Exercise requirements:
Could you retype the entire forum thread below about detecting status changes between SQL rows, word for word and line for line?

Text for analysis:
■ ■ ■ ■

Reputation: 2435
my rows looks like this:
1
0 ----> Change! This row is of interest
1 ----> Change again.
1
1
1
1
1
0 ----> Change.
1 ----> Change.
There can be a million zeros before a new 1 and I only want the changes (the rows marked with Change). This would bring me a result with about 10 million rows less. We support SQLServer and PostGresSQL. It's ordered by a timestamp column. A 0 is system offline flag and 1 system online. A service reports this information at intervals and timestamps it.
Any ideas? Edit: There's plenty of other columns one is a timestamp column that determines the order. A 0 is system offline flag and 1 system online. A service reports this information at intervals and timestamps it.
Cheers
Upvotes: 3
Views: 6202
Reputation: 6094
Option #1: Using MS SQL SERVER 2008
Ordering with the timestamp, we can use the rank()
function and a temporary table. A CTE and a table variable can also be used. Performance is a tricky part, so I would suggest testing the three options if this is going to be repeated in the future. I'll show two examples:
TEMPORARY TABLE (try it in SQLFiddle):
select rank() OVER (ORDER BY order_timestamp) as 'Rank', status into temp1 from temp
select t1.status as status, case when t1.status - t2.status = 0 then 'not changed' else 'changed' end as changed
from temp1 t1, temp1 t2
where t1.Rank = t2.Rank + 1
drop table temp1
CTE (try it in SQLFiddle):
with CTE_temp as (
select rank() OVER (ORDER BY order_timestamp) as 'Rank', *
from temp
)

■ ■ ■ ■

Exercise data:

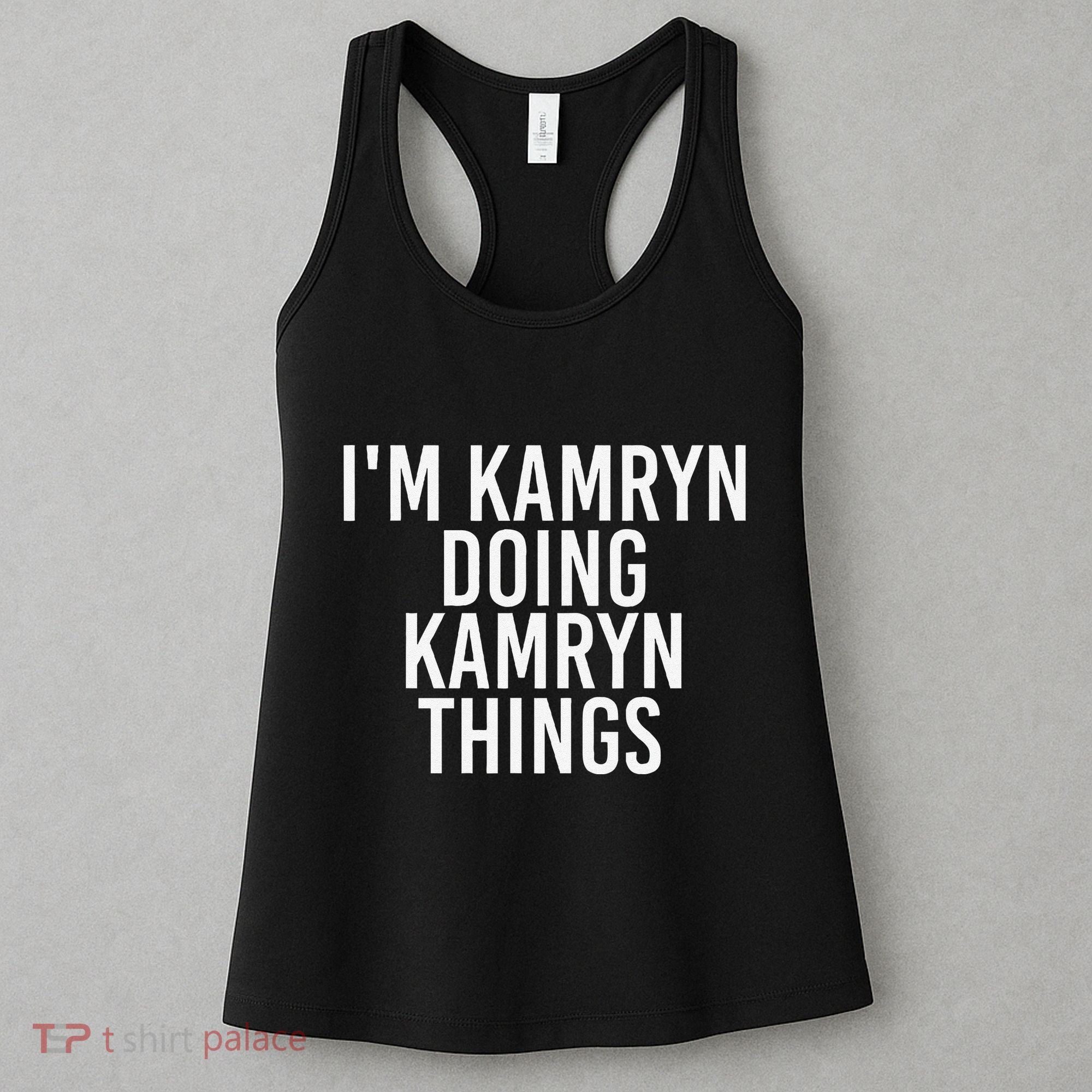 IM Kamryn Doing Kamryn Things Name Funny Birthday Gift Idea Women's Tank Top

■ ■ ■ ■

Written solution:
Reputation: 2435
my rows looks like this:
1
0 ----> Change! This row is of interest
1 ----> Change again.
1
1
1
1
1
0 ----> Change.
1 ----> Change.
There can be a million zeros before a new 1 and I only want the changes (the rows marked with Change). This would bring me a result with about 10 million rows less. We support SQLServer and PostGresSQL. It's ordered by a timestamp column. A 0 is system offline flag and 1 system online. A service reports this information at intervals and timestamps it.
Any ideas? Edit: There's plenty of other columns one is a timestamp column that determines the order. A 0 is system offline flag and 1 system online. A service reports this information at intervals and timestamps it.
Cheers
Upvotes: 3
Views: 6202
Reputation: 6094
Option #1: Using MS SQL SERVER 2008
Ordering with the timestamp, we can use the rank()
function and a temporary table. A CTE and a table variable can also be used. Performance is a tricky part, so I would suggest testing the three options if this is going to be repeated in the future. I'll show two examples:
TEMPORARY TABLE (try it in SQLFiddle):
select rank() OVER (ORDER BY order_timestamp) as 'Rank', status into temp1 from temp
select t1.status as status, case when t1.status - t2.status = 0 then 'not changed' else 'changed' end as changed
from temp1 t1, temp1 t2
where t1.Rank = t2.Rank + 1
drop table temp1
CTE (try it in SQLFiddle):
with CTE_temp as (
select rank() OVER (ORDER BY order_timestamp) as 'Rank', *
from temp
)